» WHAT THIS TASK INVOLVES: Your copy must hold all of the data below, unchanged and without images.

» DATA SEGMENT:
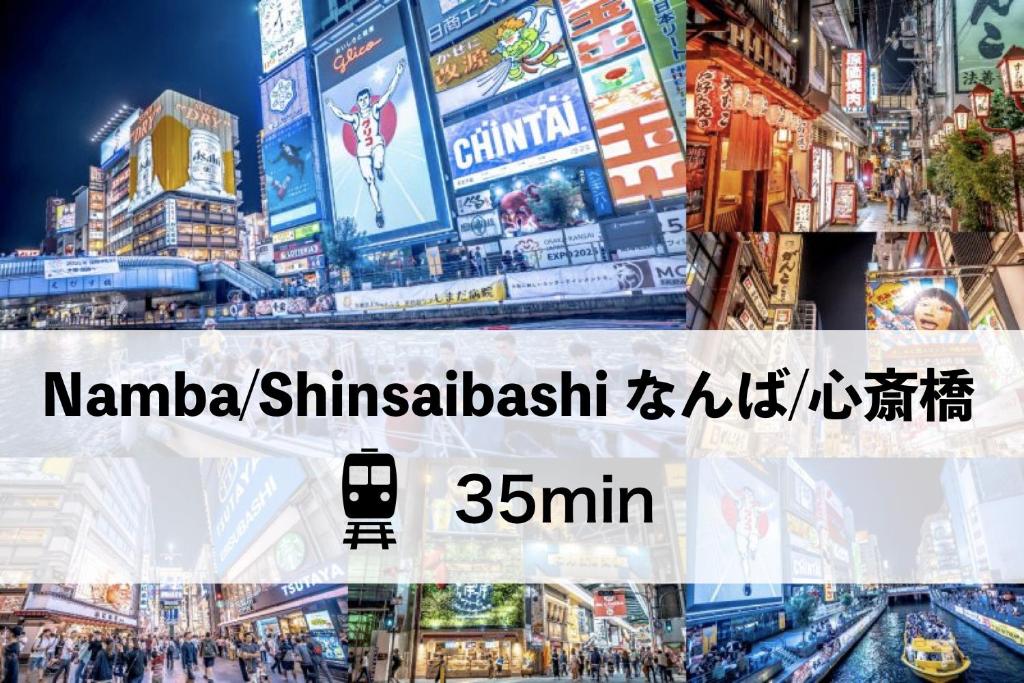 Fotografie z fotogalerie ubytování A&Z Guest House 関空行南海線二色の浜駅三分 鍵付き4人部屋 v destinaci Kaizuka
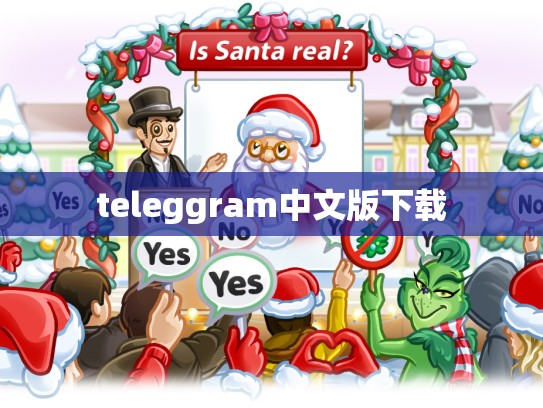 teleggram中文版下载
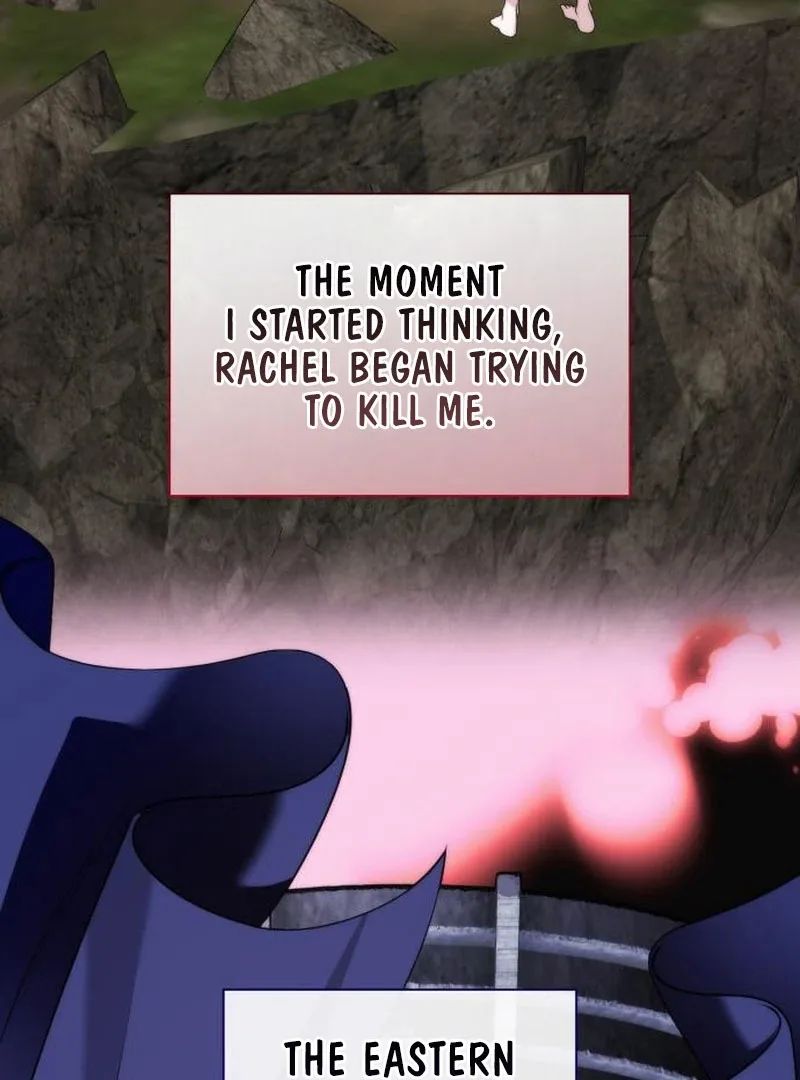 To the Noble and the Vile You Chapter 22 page 121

» REPLY:
 Fotografie z fotogalerie ubytování A&Z Guest House 関空行南海線二色の浜駅三分 鍵付き4人部屋 v destinaci Kaizuka
 teleggram中文版下载
 To the Noble and the Vile You Chapter 22 page 121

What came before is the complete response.